Kubernetes, Rails on Puma and Nginx Ingress Controller

Kubernetes, Rails on Puma and Nginx Ingress Controller

Our infrastructure runs on Kubernetes with the following setup:

  • NGINX Ingress Controller as gateway
  • rails application with Puma application server
  • horizontal pod autoscaler

Horizontal Pod Autoscaler scales the application pods depending on the CPU usage. We try to keep it on the average level of 60%. When it goes above the application is scaled up. When the value goes lower the application is downscaled.

The problem we had was that, when the application was downscaled and the NGINX Ingress Controller proxied the connection to the pod that is being removed due to low level CPU usage NGINX raised connect() failed (111: Connection refused) while connecting to upstream or connect() failed (113: Host is unreachable) while connecting to upstream or upstream timed out (110: Operation timed out) while connecting to upstream This caused errors to around 1% of the traffic, especially when there were a lot of traffic spike because there was a lot of downscaling and upscaling.

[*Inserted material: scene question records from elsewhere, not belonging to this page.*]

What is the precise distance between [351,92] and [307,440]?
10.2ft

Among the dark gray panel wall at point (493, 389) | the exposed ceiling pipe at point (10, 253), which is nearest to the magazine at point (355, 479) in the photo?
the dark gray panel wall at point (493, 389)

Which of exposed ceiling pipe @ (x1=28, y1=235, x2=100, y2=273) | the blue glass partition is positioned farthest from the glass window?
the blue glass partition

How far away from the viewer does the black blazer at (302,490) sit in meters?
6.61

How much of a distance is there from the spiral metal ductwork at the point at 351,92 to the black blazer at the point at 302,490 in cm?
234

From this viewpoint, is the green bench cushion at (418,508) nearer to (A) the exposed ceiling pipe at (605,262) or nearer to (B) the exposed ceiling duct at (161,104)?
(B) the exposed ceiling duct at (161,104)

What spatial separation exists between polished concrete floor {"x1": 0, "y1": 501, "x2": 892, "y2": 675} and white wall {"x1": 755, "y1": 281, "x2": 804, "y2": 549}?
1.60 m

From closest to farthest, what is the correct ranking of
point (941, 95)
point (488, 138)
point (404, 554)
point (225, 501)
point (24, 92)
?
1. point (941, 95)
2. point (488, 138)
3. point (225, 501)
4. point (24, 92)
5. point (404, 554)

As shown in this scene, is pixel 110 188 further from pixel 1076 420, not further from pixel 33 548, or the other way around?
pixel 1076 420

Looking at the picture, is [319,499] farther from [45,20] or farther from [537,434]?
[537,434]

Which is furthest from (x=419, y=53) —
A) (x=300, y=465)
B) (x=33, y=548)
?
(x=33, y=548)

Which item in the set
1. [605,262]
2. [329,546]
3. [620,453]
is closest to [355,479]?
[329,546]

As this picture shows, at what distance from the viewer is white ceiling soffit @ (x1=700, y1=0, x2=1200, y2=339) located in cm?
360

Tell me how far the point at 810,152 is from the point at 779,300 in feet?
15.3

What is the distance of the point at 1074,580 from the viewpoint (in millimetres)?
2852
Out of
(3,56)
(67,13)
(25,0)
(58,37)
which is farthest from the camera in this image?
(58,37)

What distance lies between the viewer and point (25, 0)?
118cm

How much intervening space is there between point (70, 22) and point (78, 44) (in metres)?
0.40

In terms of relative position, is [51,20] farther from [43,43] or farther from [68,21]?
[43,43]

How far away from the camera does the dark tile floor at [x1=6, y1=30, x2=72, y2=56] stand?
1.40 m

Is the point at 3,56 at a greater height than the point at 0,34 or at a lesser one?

The solution I found was to use preStop hook in Kubernetes pod lifecycle with the command sh -c „sleep 5”. This caused the pod to be marked as Not Ready, which meant that Nginx Ingress Controller did not proxy the requests to it, letting all incomming requests to finish during those 5 seconds before shutting down the application pod.

Below you can see the change in errors after applying this fix. The blue bars are all failed requests that were caused by the above mentioned error.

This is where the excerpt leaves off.